# Excerpted records start
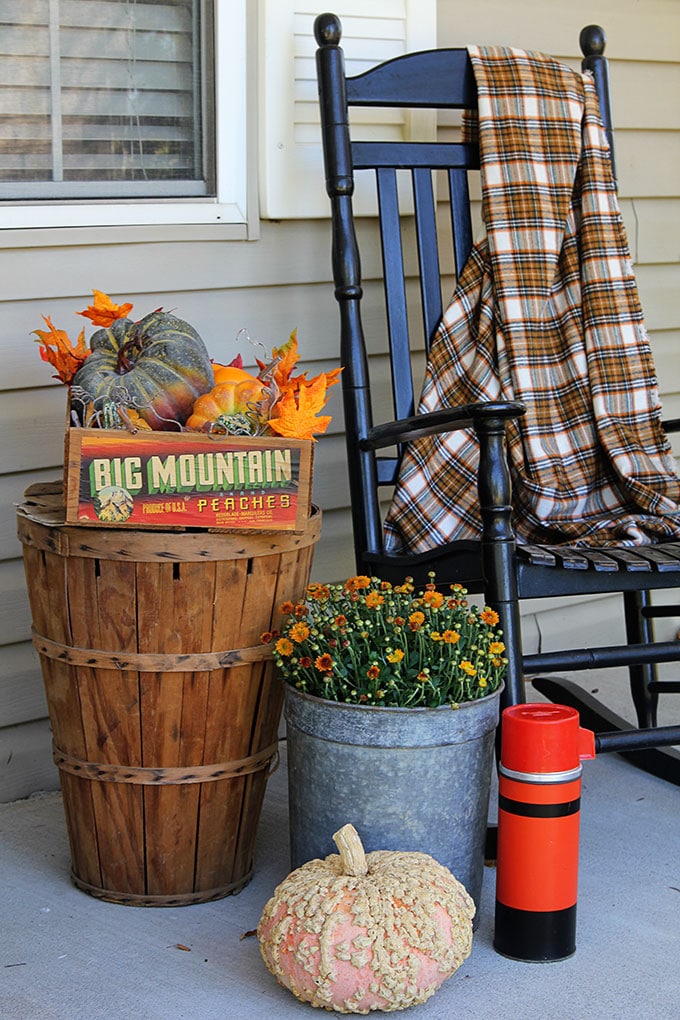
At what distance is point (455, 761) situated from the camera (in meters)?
1.65

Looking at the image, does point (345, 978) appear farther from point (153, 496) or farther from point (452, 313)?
point (452, 313)

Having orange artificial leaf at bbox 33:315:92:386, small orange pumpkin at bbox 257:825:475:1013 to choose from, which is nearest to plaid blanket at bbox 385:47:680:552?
orange artificial leaf at bbox 33:315:92:386

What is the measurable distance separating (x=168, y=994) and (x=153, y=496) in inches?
25.0

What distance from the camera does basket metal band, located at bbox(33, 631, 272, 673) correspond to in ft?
5.49

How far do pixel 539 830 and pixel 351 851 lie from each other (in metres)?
0.26

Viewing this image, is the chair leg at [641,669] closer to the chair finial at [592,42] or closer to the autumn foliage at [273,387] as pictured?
the autumn foliage at [273,387]

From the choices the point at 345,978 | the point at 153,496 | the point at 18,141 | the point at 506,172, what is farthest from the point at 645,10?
the point at 345,978

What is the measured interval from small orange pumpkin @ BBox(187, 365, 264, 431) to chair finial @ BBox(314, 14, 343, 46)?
2.41 ft

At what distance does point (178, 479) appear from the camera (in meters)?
1.63

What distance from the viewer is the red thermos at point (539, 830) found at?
160 cm

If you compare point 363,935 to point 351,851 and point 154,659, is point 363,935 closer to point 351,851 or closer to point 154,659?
point 351,851

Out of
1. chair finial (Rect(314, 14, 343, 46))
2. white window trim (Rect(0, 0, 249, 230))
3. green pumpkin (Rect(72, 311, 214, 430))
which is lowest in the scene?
green pumpkin (Rect(72, 311, 214, 430))

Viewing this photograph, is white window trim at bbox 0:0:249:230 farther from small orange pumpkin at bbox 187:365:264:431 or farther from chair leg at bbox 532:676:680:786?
chair leg at bbox 532:676:680:786

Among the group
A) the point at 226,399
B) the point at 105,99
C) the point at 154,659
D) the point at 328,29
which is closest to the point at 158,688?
the point at 154,659
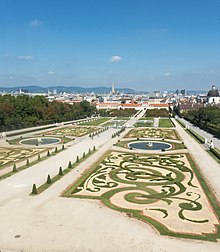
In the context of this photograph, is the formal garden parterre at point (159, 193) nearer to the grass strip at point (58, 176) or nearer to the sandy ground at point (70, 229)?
the sandy ground at point (70, 229)

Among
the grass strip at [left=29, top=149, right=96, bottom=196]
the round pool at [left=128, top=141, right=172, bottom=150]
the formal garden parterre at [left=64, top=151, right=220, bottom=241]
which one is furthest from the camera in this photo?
the round pool at [left=128, top=141, right=172, bottom=150]

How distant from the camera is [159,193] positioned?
1970 cm

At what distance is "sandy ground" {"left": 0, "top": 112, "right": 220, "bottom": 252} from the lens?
1260 centimetres

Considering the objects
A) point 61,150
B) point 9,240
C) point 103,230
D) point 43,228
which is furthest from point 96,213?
point 61,150

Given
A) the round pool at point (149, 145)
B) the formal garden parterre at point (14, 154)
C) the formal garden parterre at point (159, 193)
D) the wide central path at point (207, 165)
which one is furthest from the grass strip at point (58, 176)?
the wide central path at point (207, 165)

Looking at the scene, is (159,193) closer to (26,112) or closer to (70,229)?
(70,229)

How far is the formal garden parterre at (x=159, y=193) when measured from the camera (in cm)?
1484

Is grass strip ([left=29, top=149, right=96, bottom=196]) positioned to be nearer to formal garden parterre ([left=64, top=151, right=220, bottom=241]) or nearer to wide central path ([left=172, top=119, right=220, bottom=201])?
formal garden parterre ([left=64, top=151, right=220, bottom=241])

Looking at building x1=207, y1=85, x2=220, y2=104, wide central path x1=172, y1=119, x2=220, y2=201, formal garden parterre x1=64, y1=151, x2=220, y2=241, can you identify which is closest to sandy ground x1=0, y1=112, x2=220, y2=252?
formal garden parterre x1=64, y1=151, x2=220, y2=241

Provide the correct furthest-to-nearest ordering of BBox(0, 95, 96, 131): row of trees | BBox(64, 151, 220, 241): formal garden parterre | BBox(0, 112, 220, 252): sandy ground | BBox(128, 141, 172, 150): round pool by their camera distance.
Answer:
# Excerpted records end
--- Exercise brief ---
Quote the data above word for word, leaving out the pictures.

--- Correct result ---
At what distance is point (455, 761) situated from the camera (in meters)?
1.65

Looking at the image, does point (345, 978) appear farther from point (153, 496) or farther from point (452, 313)?
point (452, 313)

Having orange artificial leaf at bbox 33:315:92:386, small orange pumpkin at bbox 257:825:475:1013 to choose from, which is nearest to plaid blanket at bbox 385:47:680:552?
orange artificial leaf at bbox 33:315:92:386

What is the measurable distance separating (x=168, y=994) and (x=153, y=496) in inches?
25.0

What distance from the camera does basket metal band, located at bbox(33, 631, 272, 673) correspond to in ft?
5.49

How far do pixel 539 830 and pixel 351 851 lie from each other (in metres)?
0.26

Viewing this image, is the chair leg at [641,669] closer to the chair finial at [592,42] or closer to the autumn foliage at [273,387] as pictured?
the autumn foliage at [273,387]

From the choices the point at 345,978 | the point at 153,496 | the point at 18,141 | the point at 506,172, what is farthest from the point at 645,10?
the point at 345,978

What is the measured interval from small orange pumpkin @ BBox(187, 365, 264, 431) to chair finial @ BBox(314, 14, 343, 46)?
2.41 ft

At what distance does point (178, 479) appear from the camera (in meters)?
1.63

What distance from the viewer is the red thermos at point (539, 830) found at?
160 cm

If you compare point 363,935 to point 351,851 and point 154,659, is point 363,935 closer to point 351,851 or closer to point 154,659?
point 351,851

Out of
1. chair finial (Rect(314, 14, 343, 46))
2. white window trim (Rect(0, 0, 249, 230))
3. green pumpkin (Rect(72, 311, 214, 430))
which is lowest in the scene?
green pumpkin (Rect(72, 311, 214, 430))

Viewing this photograph, is white window trim at bbox 0:0:249:230 farther from small orange pumpkin at bbox 187:365:264:431 or farther from chair leg at bbox 532:676:680:786?
chair leg at bbox 532:676:680:786

Among the group
A) the point at 226,399
B) the point at 105,99
C) the point at 154,659
D) the point at 328,29
which is closest to the point at 158,688?
the point at 154,659
In the context of this photograph, is the formal garden parterre at point (159, 193) nearer to the grass strip at point (58, 176) or nearer to the sandy ground at point (70, 229)?
the sandy ground at point (70, 229)

Among
the grass strip at [left=29, top=149, right=96, bottom=196]
the round pool at [left=128, top=141, right=172, bottom=150]
the formal garden parterre at [left=64, top=151, right=220, bottom=241]
which one is furthest from the camera in this photo?
the round pool at [left=128, top=141, right=172, bottom=150]

How distant from the camera is [159,193] positioned?
1970 cm

At what distance is "sandy ground" {"left": 0, "top": 112, "right": 220, "bottom": 252} from the lens?
1260 centimetres

Considering the objects
A) point 61,150
B) point 9,240
C) point 103,230
D) point 43,228
which is furthest from point 96,213?
point 61,150

Given
A) the round pool at point (149, 145)
B) the formal garden parterre at point (14, 154)
C) the formal garden parterre at point (159, 193)
D) the wide central path at point (207, 165)
which one is furthest from the grass strip at point (58, 176)?
the wide central path at point (207, 165)

Looking at the scene, is (159,193) closer to (26,112) or closer to (70,229)?
(70,229)

How far is the formal garden parterre at (x=159, y=193) when measured from the camera (in cm)?
1484

Is grass strip ([left=29, top=149, right=96, bottom=196]) positioned to be nearer to formal garden parterre ([left=64, top=151, right=220, bottom=241]) or nearer to wide central path ([left=172, top=119, right=220, bottom=201])?
formal garden parterre ([left=64, top=151, right=220, bottom=241])

Looking at building x1=207, y1=85, x2=220, y2=104, wide central path x1=172, y1=119, x2=220, y2=201, formal garden parterre x1=64, y1=151, x2=220, y2=241, can you identify which is closest to sandy ground x1=0, y1=112, x2=220, y2=252?
formal garden parterre x1=64, y1=151, x2=220, y2=241

Provide the correct furthest-to-nearest ordering of BBox(0, 95, 96, 131): row of trees | BBox(64, 151, 220, 241): formal garden parterre | BBox(0, 112, 220, 252): sandy ground | BBox(128, 141, 172, 150): round pool by their camera distance.
Answer:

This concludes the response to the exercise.